# Frame powder coating in Los Angeles?



## Go_Fast

I have a track frame that I'd like to get powder coated flat black and build it into a proper track bike for the Velodrome.

Anyone know someone who powder coats in the LA area, preferably west side or South Bay. There are large powder coating shops here however I think I'd get better service and a better price for a single small job as this with a smaller operation.


----------



## redondoaveb

Foremost coating. Gardena. foremostcoating.com. They did my wheels on my car (gloss black). Great job, highly recommended.


----------



## Go_Fast

+rep for you my friend. thx!


----------



## redondoaveb

Thanks for the rep. If you check their website they even advertise doing bicycle frames. I thought about painting my wheels then I figured I'd spring for powder coating. It's been about 4 years now, still look brand new. Really cool people, they will show you around the shop, let you check out their operation. 

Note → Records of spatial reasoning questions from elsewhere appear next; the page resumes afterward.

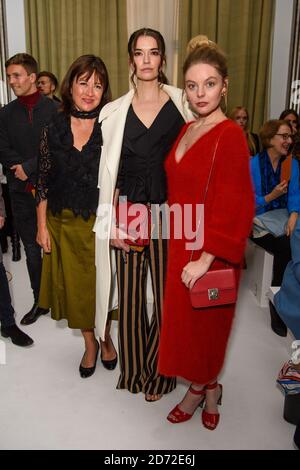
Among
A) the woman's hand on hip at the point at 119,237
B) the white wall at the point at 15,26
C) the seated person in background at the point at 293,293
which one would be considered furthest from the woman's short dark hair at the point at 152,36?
the white wall at the point at 15,26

You'll love your frame power coated. If you check out the gloss, you may change your mind and go that route.

PS, post pics when you're done!


----------



## Hollywood

Go_Fast said:


> I have a track frame that I'd like to get powder coated flat black and build it into a proper track bike for the Velodrome.
> 
> Anyone know someone who powder coats in the LA area, preferably west side or South Bay. There are large powder coating shops here however I think I'd get better service and a better price for a single small job as this with a smaller operation.


Ship it to Olympic in Santa Ana. I've used them several times. They know bikes and do some mfr's like Foes and Turner I believe. Fast turnaround and cheap freight. For reals.


----------